Entonces el hijo del jardinero ideó un plan.
-Mañana a las cinco de la madrugada, vengo a buscarte. Traeré la carretilla de mi padre y te llevaré en ella al santuario. Tenemos que ser astutos para no despertar a ningún adulto. Si no hacemos ruido, nadie se dará cuenta y antes de las ocho ya estaremos de vuelta en el hotel. ¿Quieres?
-¡Claro que quiero!
-Pero, por favor, no se lo digas a nadie. Por cierto, ¿sabes rezar?
-No…
-Entonces te voy a enseñar. Coge este rosario y ve pasando las bolitas por los dedos. En las cuentas grandes dirás: “Reina del Cielo, ten piedad de este hijo enfermo”; y en las pequeñas: “Dios te salve María llena eres de gracia. El Señor es contigo…”.
Pedro se pasó la noche casi sin poder dormir, rezando a escondidas lo que había aprendido. A las cinco de la madrugada llegó su amigo y unos minutos después una carretilla empujada por ese niño astuto y lleno de fe subía por la rampa que conducía al santuario.
Al llegar a la puerta del templo, José ayuda a su compañero inválido a bajarse y lo acompaña hasta la capilla de la Virgen, donde un sacerdote se preparaba para rezar la habitual Misa por los enfermos. Pedro nunca había asistido a una Misa. El ceremonial litúrgico, las velas encendidas en los candelabros de plata, las lecturas proclamadas con piadosa solemnidad le causaron un fuerte impacto en su alma. Cuando llegó el momento de la Consagración, oyó que José le susurraba al oído:
-Ahora te tienes que arrodillar…
Absorto por la sacralidad del ambiente e intuyendo que algo muy importante iba a ocurrir, el pequeño paralítico se arrodilla… olvidándose de su imposibilidad. Durante un instante, los amiguitos se miran asombrados, y enseguida clavaron sus ojos en la Sagrada Hostia, adorando a Jesús allí presente en las manos del sacerdote.
Al terminar la Misa, José le dice a Pedro:
-Levántate y vamos junto a la Virgen. Estás curado.
Andando ya sin dificultad, Pedro se dirige con José hasta el altar donde, con lágrimas en los ojos, los dos niños daban gracias a la Virgen antes de volver al hotel.

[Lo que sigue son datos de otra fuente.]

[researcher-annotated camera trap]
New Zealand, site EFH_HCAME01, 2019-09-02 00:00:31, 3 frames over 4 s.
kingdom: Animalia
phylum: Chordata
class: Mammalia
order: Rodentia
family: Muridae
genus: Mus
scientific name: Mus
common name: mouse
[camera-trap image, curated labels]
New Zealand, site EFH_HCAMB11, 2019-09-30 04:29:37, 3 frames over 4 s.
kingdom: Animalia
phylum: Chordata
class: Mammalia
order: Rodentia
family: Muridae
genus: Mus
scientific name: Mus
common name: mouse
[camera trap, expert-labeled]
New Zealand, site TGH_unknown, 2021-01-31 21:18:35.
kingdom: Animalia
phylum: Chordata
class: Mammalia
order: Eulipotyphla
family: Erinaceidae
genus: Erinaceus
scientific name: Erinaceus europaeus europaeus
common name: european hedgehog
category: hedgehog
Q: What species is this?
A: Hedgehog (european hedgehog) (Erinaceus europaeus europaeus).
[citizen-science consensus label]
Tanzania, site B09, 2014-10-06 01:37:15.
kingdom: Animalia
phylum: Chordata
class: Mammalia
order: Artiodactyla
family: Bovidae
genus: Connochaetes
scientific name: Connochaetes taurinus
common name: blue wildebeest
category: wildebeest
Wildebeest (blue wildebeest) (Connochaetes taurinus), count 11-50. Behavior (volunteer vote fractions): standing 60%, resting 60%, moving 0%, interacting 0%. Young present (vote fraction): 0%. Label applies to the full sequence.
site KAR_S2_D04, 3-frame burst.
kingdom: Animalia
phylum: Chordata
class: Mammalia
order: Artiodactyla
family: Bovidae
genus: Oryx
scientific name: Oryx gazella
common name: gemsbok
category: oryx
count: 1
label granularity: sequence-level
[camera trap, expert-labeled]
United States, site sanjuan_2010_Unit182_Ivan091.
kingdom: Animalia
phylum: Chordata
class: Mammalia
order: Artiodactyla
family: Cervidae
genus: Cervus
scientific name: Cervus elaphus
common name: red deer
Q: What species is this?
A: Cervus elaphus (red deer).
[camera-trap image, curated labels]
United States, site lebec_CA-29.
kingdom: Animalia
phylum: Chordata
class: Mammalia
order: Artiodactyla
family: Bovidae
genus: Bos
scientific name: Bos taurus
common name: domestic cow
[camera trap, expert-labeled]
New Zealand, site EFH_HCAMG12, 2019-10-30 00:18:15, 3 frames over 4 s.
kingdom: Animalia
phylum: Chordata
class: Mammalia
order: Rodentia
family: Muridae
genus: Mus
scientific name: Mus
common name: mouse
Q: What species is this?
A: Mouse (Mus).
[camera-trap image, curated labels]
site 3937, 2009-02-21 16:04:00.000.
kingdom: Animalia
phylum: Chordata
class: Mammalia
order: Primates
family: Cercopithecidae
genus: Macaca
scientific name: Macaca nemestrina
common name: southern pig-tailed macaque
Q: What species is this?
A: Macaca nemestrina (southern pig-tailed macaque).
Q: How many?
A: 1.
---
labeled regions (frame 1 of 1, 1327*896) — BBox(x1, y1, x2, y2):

Mientras eso estaba ocurriendo, Roberto se despertó y, al encontrar la cama de su hijo vacía, empezó a buscarlo, afligido… Hasta que, estando en el zaguán, vio a Pedro entrar por la puerta, andando tranquilamente, sin la ayuda de nadie.
Conmovido, al saber lo que había pasado, Roberto se volvió al hijo del jardinero y exclamó:
-José, ¡tu fe es de oro!
A lo que le respondió de inmediato:
-No, a mí no. A la Virgen es a quien debe agradecérselo.
Cayendo de rodillas, el incrédulo médico abrazó a su hijo y, llorando de emoción, se fue sin más demora al santuario, con su esposa y el niño, para agradecerle a María Santísima el milagro que acababa de obrarse por la gran fe de los dos niños.